===== Paginatekst

Regeling van werkzaamheden
De voorzitter:
Het woord is aan mevrouw Schippers.
Mevrouw Schippers (VVD):
Voorzitter. Ik wil mede namens de CDA- en de LPF-fractie het verslag van
het algemeen overleg Drank- en Horecawet op de agenda plaatsen.
De heer Van der Staaij (SGP):
Daaraan koppel ik de vraag of wij, als het verzoek gehonoreerd wordt,
voor het VAO nog een brief kunnen krijgen, waarin de minister aangeeft wat
de uitkomsten zijn van een contact dat hij zou hebben met de minister van
Economische Zaken over dumpen en stuntprijzen. Dat was nog een los eindje
in het overleg. Het lijkt mij handig om dat erbij te betrekken.
De voorzitter:
Ik stel voor, het stenogram van dit gedeelte van de vergadering door te
geleiden naar het kabinet, in het bijzonder naar de minister van Volksgezondheid,
Welzijn en Sport, en om dit punt toe te voegen aan de agenda van volgende
week, op een nader te bepalen moment.
De voorzitter:
Het woord is aan de heer Atsma.
De heer Atsma (CDA):
Mijnheer de voorzitter. Namens de vaste commissie voor Verkeer en Waterstaat
vraag ik u om het voorziene plenaire debat over de wijziging van de Wet luchtvaart,
exploitatie Schiphol, niet voor deze week te agenderen. De Kamer wil graag
nog een week tijd ter voorbereiding van het debat. Het uitdrukkelijke verzoek
is om het onmiddellijk na die week op de agenda te zetten.

==========
===== Aangeleverde gegevens

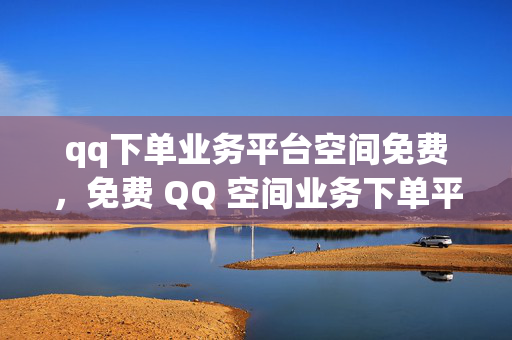 qq下单业务平台空间免费，免费 QQ 空间业务下单平台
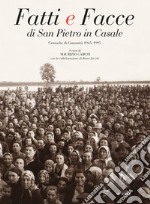 Fatti e facce di San Pietro in Casale. Cronache di comunità (1945-1995)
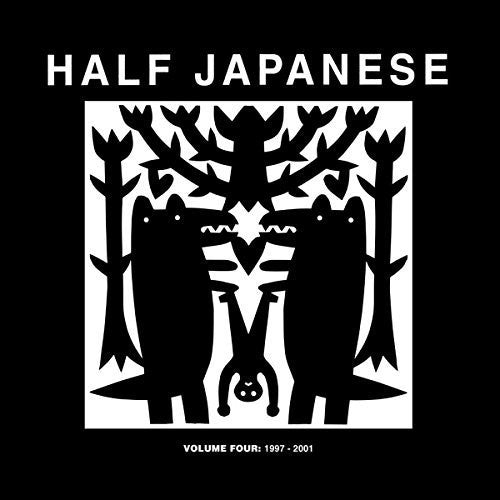 Half Japanese: Volume Four: 1997-2001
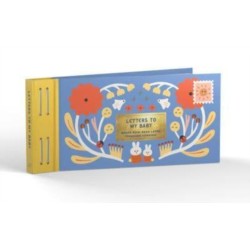 Inspired Letters to My Baby: Write Now. Read Later. Treasure Forever.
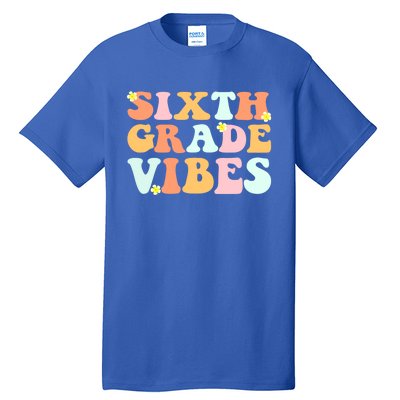 Grade 6 Teachers Students Sixth Grade Vibes Cool Gift Tall T-Shirt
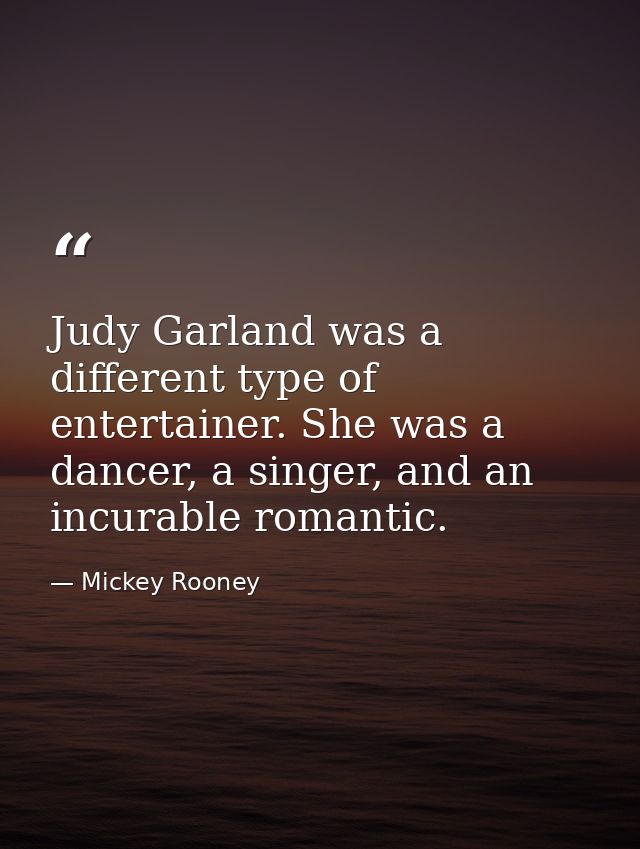 Judy Garland was a different type of entertainer. She was a dancer, a singer, and an incurable romantic. — Mickey Rooney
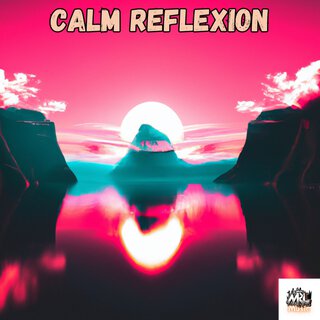 Calm Reflexion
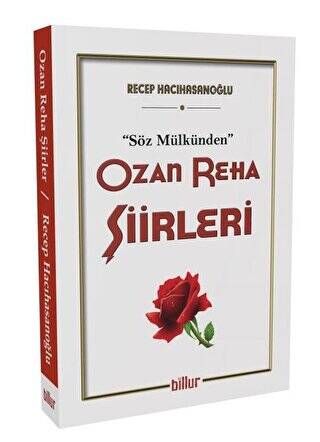 Ozan Reha Şiirleri - Söz Mülkünden - 1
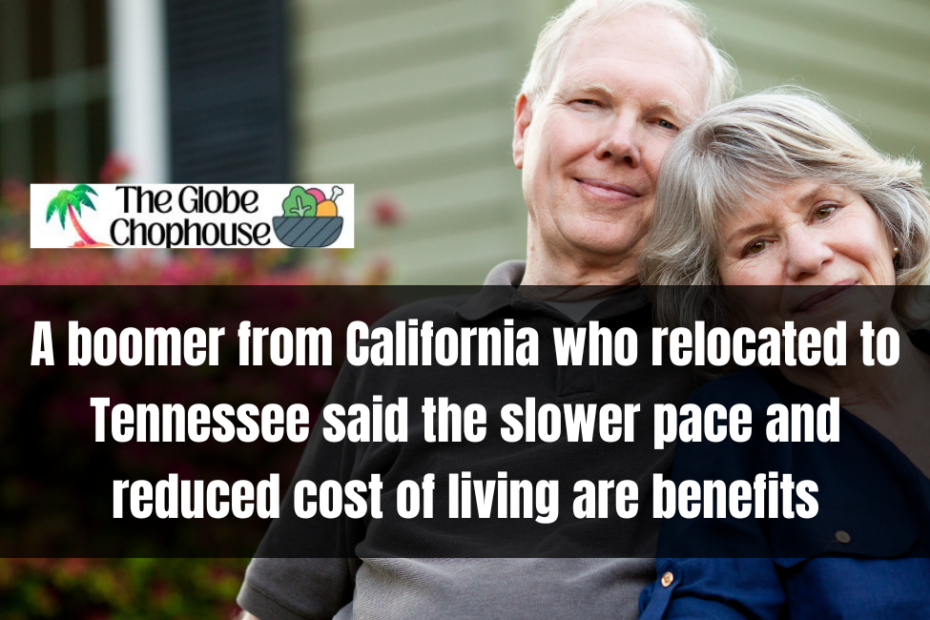 A boomer from California who relocated to Tennessee said the slower pace and reduced cost of living are benefits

==========

### Met deze informatie
1: Herhaal uit het verslag van de regeling van werkzaamheden letterlijk alles van "Regeling van werkzaamheden" tot en met "de agenda plaatsen.".
2: Namens welke commissie richt de heer Atsma zich volgens het verslag van de regeling van werkzaamheden tot de voorzitter?
De gegevens zijn hier niet nodig.

### Antwoorden per opdracht
1:
Regeling van werkzaamheden
De voorzitter:
Het woord is aan mevrouw Schippers.
Mevrouw Schippers (VVD):
Voorzitter. Ik wil mede namens de CDA- en de LPF-fractie het verslag van
het algemeen overleg Drank- en Horecawet op de agenda plaatsen.

2: Namens de vaste commissie voor Verkeer en Waterstaat.